TRABALHO PEDIDO
1/ Segundo o texto apresentado, que aparelho se usou para gravar a entrevista ao jovem guitarrista?
2/ Por favor, escreve a continuação do texto apresentado, começando a seguir à sua última frase.

───── TEXTO APRESENTADO

No negócio da música, há estrelas rock, como por exemplo Beck, que cantam a mesma cantiga que Kevin Kelly. Tal como Kelly e Jimmy Wales e os outros utópicos da Web 2.0, Beck embarcou na ideia da nobreza sedutora do amador. A grandiosa ideia de Beck con­siste em deixar os fãs criarem versões personalizadas da sua música  — deixando-os desenhar capas, escrever letras, criar misturas electróni­cas. Beck pretende substituir prontamente os artistas, compositores e engenheiros de som que trabalham para ele pelo entusiasta amador, disse-o à revista Wired:
Adorava lançar um álbum que se pudesse montar e misturar directamente no iTunes. Fizemos o projecto de uma remistura num sítio Web há uns anos, em que pusemos as faixas de uma canção e deixámos as pessoas fazerem as suas versões. Havia qualquer coisa de realmente inspirados na variedade e quali­dade da música com que contribuíram. Num mundo ideal, eu acharia maneira de deixar as pessoas interagirem verdadeira­mente com os discos que vou lançando – não somente remis­turar canções, mas também reproduzi-Ias como um jogo de vídeo."




Actividade 4
UTILIZAÇÃO SOCIAL DOS MEDIA DIGITAIS: A PERSPECTIVA DOS JOVENS, Entrevista a Jovens sobre a Utilização Social dos Media Digitais

A entrevista foi um momento muito interessante de trabalho de campo e permitiu o contacto com adolescentes ligados em maior ou menor grau a redes sociais. A construção do guião permitiu um nível elevado de interacção dentro do grupo e depois entre os diferentes grupos. No meu caso, apliquei-a a um jovem de 17 anos, guitarrista já profundamente envolvido nas áreas da composição de originais e de actuações ao vivo: usei um pequeno field recorder M-Audio MicroTrack II, transcrevi e disponibilizei o texto no forum criado para o efeito. O tratamento dos dados recolhidos dentro do grupo e algumas extrapolações (as possíveis dentro das circunstâncias decorrentes de uma amostra reduzida), foram disponibilizados aos colegas no prazo previsto.

──────────
───── ENTRADAS APRESENTADAS

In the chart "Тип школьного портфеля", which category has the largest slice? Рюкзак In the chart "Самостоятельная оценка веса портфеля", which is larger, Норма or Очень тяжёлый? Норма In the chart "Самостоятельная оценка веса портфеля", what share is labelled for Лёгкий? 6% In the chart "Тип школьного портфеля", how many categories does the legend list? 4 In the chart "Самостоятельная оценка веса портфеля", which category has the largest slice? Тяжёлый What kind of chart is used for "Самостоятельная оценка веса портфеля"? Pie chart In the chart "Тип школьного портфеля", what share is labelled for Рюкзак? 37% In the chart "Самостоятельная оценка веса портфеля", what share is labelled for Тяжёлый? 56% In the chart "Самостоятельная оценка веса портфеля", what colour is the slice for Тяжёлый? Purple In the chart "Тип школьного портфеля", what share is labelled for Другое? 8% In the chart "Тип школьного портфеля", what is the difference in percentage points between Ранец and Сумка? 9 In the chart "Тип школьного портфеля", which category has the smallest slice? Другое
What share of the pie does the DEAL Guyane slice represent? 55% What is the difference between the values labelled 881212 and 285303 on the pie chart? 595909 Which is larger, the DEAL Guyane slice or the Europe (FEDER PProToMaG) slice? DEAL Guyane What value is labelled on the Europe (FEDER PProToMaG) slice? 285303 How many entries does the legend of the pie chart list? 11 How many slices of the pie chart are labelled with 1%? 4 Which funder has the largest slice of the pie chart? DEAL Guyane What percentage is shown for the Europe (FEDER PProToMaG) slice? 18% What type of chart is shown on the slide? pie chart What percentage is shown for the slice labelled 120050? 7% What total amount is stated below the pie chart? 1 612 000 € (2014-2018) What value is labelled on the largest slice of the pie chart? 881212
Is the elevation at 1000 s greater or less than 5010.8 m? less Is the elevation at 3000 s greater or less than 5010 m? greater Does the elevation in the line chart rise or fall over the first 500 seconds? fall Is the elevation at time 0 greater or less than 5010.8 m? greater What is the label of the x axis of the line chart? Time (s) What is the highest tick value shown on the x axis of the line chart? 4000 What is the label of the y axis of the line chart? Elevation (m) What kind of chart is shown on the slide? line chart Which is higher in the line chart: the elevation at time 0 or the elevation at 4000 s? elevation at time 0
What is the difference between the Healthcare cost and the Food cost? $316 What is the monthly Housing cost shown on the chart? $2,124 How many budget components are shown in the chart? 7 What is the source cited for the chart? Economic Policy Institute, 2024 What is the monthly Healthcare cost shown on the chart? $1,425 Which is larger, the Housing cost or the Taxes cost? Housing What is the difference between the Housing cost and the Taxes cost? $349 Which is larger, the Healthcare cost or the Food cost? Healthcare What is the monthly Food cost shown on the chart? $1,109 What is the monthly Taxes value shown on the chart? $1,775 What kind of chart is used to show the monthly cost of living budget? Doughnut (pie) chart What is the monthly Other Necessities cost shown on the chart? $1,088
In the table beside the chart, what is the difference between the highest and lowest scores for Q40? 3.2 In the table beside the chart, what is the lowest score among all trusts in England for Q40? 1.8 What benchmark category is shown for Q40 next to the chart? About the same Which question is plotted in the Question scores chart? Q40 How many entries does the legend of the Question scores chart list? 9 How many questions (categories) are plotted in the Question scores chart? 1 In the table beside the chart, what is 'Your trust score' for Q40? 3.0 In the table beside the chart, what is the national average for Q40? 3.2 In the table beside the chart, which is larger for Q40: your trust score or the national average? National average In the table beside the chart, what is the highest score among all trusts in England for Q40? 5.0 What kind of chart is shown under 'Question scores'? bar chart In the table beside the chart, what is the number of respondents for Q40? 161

──────────

RESULTADOS ESPERADOS
1/ Um pequeno field recorder M-Audio MicroTrack II.

2/
A discussão assíncrona que se seguiu foi particularmente animada. para me situar na discussão deste tópico, retomei um texto de Ernest Greenwood, que é já um clássico na investigação em ciências sociais. A partir da distinção entre a metodologia experimental, de medida e de estudo de casos, Greenwood analisa cada uma das modalidades e conclui pela vantagem de aplicar, sempre que possível, mais que um método a cada situação:

Torna-se óbvio que a maneira como os defeitos e qualidades dos três métodos se encontram distribuídos é tal que cada um possui precisamente o que falha aos outros dois. Os três métodos deveriam considerar-se, assim, não como competitivos,mas como complementares; ou seja: deverão ser utilizados, quer sucessiva, quer simultaneamente.
[...]
Presentemente, impõe-se efectuar mais investigações que utilizem dois ou mais métodos ide investigação, suficientemente documentados para permitirem uma análise metodológica subsequente.


Bibliografia

Castells, M., (2002), A sociedade em rede, Fundação Calouste Gulbenkian, Lx

Greenwood, E.,(s/d) Tradução do artigo Los Métodos de Investigación Empíricaen Sociologia, publicado na Revista Mexicana de Sociologia, vol. XXV,nº 2, de Maio-Agosto 1963, pp. 541-574.Tradução de Maria de Fátima Sedas Nunes. Recuperado em 10 de Julho de 2010 de  http://analisesocial.ics.ul.pt/documentos/1224164262K2lAE9wd1Ui39AM8.pdf

Keen, A., (2008), O Culto do Amadorismo, Ed.Guerra e Paz, Lx

Hillesund, T., (2010), Digital reading spaces: How expert readers handle books, the Web and electronic paper, in First Monday, Volume 15, Number 4 - 5 April 2010 recuperado em 10 de Julho de 2010 de  http://firstmonday.org/htbin/cgiwrap/bin/ojs/index.php/fm/article/viewArticle/2762/2504

O’Hara, k. e Shadbolt, N., (2009), O Espião na Máquina de Café, Plátano Editora, Lx.